Ainda não há nenhum empreendimento do tipo no Brasil, mas os gaúchos estão no pelotão de frente dessa corrida pela transição energética. Para isso contam com ventos fortes sobre o mar, onde o potencial de geração chega a 80 gigawatts — para comparação, isso representa quase quatro vezes mais do que toda a capacidade instalada em parques eólicos terrestres atualmente no Brasil. Mas há outros itens que ajudam a explicar o interesse do setor privado, como a estrutura e o espaço disponíveis no porto de Rio Grande, a qualificação da mão de obra e a excelência das universidades.
— O vento é condição necessária, mas não suficiente. Projetos offshore envolvem grande complexidade, necessidade de infraestrutura de portos e capacidade de transmissão. O Rio Grande do Sul tem se mostrado atrativo justamente por já ter uma boa infraestrutura — avalia a presidente-executiva da Associação Brasileira de Energia Eólica (Abeeólica), Elbia Gannoum.

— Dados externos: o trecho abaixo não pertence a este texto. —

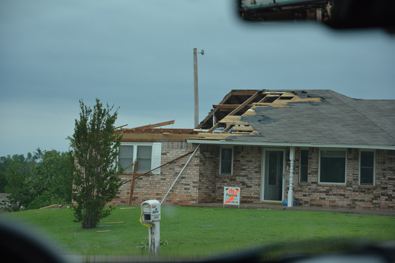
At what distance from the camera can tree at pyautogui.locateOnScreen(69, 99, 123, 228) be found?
11844 mm

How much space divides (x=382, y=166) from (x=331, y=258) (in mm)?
17402

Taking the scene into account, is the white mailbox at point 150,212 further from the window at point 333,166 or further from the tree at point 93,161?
the window at point 333,166

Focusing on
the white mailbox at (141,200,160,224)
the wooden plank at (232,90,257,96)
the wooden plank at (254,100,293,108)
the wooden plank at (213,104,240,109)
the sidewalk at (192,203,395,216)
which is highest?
the wooden plank at (232,90,257,96)

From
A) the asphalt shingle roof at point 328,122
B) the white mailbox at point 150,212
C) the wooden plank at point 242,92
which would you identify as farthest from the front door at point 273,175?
the white mailbox at point 150,212

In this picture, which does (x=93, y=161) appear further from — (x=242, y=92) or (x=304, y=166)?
(x=242, y=92)

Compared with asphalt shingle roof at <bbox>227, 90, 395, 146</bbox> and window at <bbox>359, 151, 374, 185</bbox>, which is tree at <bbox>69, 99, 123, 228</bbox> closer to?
asphalt shingle roof at <bbox>227, 90, 395, 146</bbox>

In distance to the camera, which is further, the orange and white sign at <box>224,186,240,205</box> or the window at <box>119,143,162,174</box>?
the window at <box>119,143,162,174</box>

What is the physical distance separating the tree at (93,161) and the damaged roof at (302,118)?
681cm

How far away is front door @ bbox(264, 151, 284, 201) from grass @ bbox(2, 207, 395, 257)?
258 centimetres

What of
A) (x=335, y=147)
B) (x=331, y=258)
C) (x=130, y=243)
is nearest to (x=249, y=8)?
(x=331, y=258)

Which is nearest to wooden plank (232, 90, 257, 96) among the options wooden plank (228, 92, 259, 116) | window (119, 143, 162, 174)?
wooden plank (228, 92, 259, 116)

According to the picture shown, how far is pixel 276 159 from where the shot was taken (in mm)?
18703

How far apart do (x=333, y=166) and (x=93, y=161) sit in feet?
34.2

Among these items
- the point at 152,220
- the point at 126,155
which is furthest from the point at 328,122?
the point at 152,220
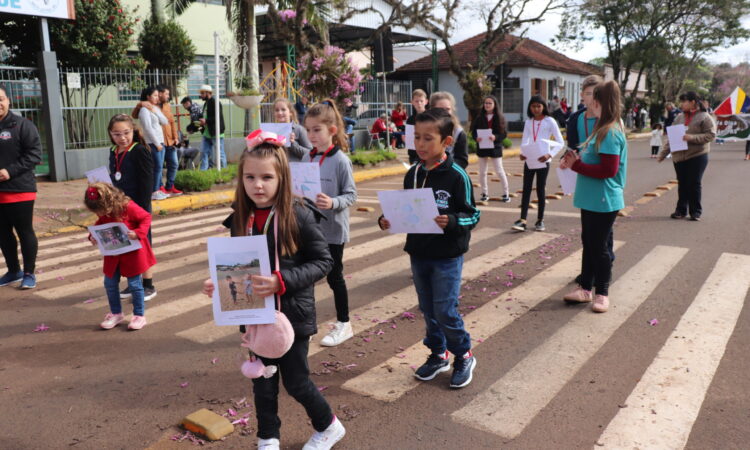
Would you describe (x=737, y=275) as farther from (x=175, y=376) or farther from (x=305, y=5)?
(x=305, y=5)

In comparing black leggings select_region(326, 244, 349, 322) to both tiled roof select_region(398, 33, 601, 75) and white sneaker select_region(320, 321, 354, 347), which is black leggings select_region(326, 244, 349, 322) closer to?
white sneaker select_region(320, 321, 354, 347)

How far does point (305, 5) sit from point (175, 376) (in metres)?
16.4

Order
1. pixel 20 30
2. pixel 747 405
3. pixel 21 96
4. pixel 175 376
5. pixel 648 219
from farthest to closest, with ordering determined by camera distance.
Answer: pixel 20 30 < pixel 21 96 < pixel 648 219 < pixel 175 376 < pixel 747 405

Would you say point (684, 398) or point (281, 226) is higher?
point (281, 226)

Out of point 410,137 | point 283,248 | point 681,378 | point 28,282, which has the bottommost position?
point 681,378

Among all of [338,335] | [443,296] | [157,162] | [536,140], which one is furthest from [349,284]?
[157,162]

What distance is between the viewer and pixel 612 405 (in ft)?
11.7

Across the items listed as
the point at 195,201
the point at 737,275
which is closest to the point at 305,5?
the point at 195,201

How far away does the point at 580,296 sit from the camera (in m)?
5.41

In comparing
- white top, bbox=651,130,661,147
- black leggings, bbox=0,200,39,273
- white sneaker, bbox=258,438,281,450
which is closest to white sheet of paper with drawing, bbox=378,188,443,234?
white sneaker, bbox=258,438,281,450

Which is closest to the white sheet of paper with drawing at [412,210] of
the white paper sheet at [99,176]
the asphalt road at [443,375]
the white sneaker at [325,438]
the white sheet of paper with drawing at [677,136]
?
the asphalt road at [443,375]

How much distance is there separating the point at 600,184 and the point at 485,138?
554cm

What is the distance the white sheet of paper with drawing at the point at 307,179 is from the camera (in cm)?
413

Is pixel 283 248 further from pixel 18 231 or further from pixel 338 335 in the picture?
pixel 18 231
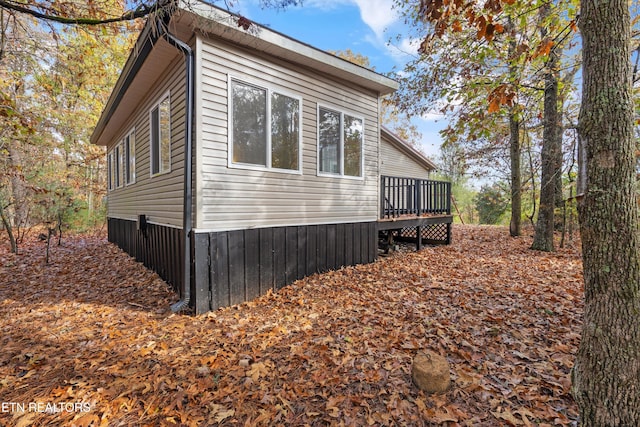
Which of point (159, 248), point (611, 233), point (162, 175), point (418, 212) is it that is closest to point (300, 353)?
point (611, 233)

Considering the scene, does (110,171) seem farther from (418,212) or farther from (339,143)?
(418,212)

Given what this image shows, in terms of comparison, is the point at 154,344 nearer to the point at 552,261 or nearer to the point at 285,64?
the point at 285,64

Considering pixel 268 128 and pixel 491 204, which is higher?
pixel 268 128

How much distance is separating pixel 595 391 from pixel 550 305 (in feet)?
8.17

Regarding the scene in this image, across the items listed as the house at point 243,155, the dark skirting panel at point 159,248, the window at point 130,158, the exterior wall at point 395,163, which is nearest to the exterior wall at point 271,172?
the house at point 243,155

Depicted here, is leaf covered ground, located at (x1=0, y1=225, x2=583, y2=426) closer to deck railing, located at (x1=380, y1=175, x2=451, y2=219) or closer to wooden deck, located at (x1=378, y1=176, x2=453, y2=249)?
wooden deck, located at (x1=378, y1=176, x2=453, y2=249)

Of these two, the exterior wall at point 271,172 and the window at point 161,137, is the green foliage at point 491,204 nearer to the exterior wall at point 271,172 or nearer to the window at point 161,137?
the exterior wall at point 271,172

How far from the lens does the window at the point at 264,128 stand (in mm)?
4664

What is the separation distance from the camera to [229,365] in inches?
113

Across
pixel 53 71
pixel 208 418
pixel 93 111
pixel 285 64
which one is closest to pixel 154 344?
pixel 208 418

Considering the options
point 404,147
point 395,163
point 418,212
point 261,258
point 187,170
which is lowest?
point 261,258

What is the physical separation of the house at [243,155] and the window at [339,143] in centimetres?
2

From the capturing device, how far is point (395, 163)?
13.3m

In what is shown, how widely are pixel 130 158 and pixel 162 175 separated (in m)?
3.53
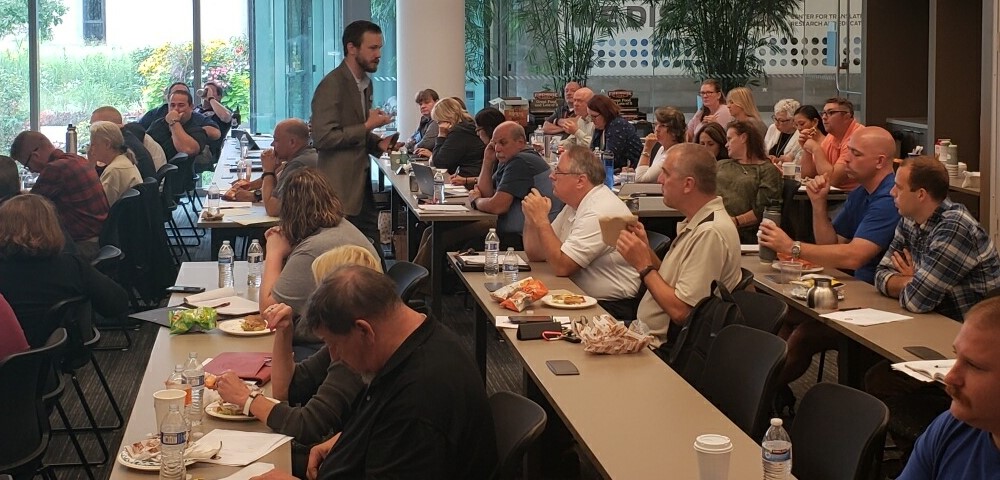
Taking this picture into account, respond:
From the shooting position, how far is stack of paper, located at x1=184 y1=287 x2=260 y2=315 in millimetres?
4930

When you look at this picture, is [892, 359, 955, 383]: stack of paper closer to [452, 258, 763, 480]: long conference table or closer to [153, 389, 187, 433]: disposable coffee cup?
[452, 258, 763, 480]: long conference table

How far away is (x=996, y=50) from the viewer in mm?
7738

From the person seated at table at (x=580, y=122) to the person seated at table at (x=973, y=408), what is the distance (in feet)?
27.0

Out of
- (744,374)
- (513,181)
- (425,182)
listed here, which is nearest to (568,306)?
(744,374)

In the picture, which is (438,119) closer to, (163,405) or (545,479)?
(545,479)

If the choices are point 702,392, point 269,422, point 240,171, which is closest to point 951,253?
point 702,392

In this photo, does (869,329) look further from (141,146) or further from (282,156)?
(141,146)

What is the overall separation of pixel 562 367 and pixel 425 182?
464cm

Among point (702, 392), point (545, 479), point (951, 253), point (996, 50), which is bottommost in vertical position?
point (545, 479)

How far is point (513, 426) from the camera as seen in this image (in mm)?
3102

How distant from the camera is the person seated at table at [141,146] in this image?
10.0 meters

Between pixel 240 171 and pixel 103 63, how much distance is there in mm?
6096

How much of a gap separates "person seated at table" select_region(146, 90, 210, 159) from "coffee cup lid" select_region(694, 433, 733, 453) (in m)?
9.54

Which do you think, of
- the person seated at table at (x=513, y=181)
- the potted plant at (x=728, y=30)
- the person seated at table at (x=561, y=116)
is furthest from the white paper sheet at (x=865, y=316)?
the potted plant at (x=728, y=30)
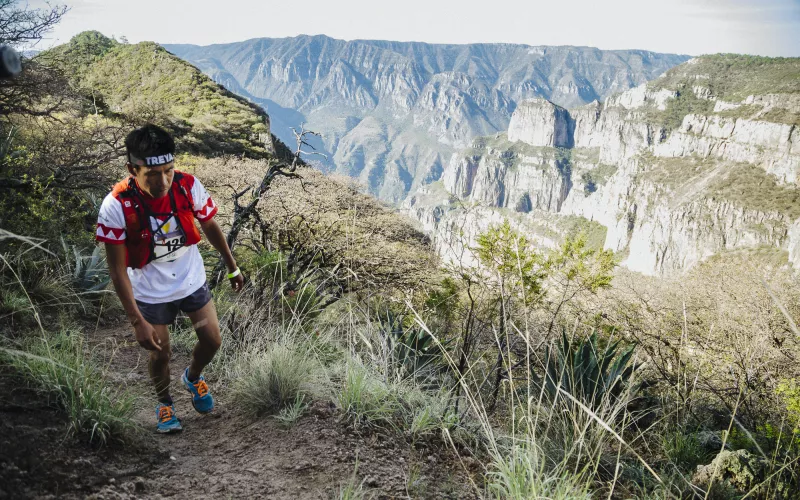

O Estado tem hoje uma folga de aproximadamente 8,8 gigawatts para transmitir a energia gerada, obtida por meio da aplicação de R$ 6,5 bilhões. Mas já é preciso pensar em mais investimentos porque somente a capacidade dos projetos cadastrados somam mais de 15,5 gigawatts em solo e outros 44,7 gigawatts no mar. Novas ampliações dependem de leilões organizados pelo governo federal a partir de demandas discutidas com representantes do Estado. Por meio dos leilões, interessados da iniciativa privada assumem o custeio e a construção das novas linhas.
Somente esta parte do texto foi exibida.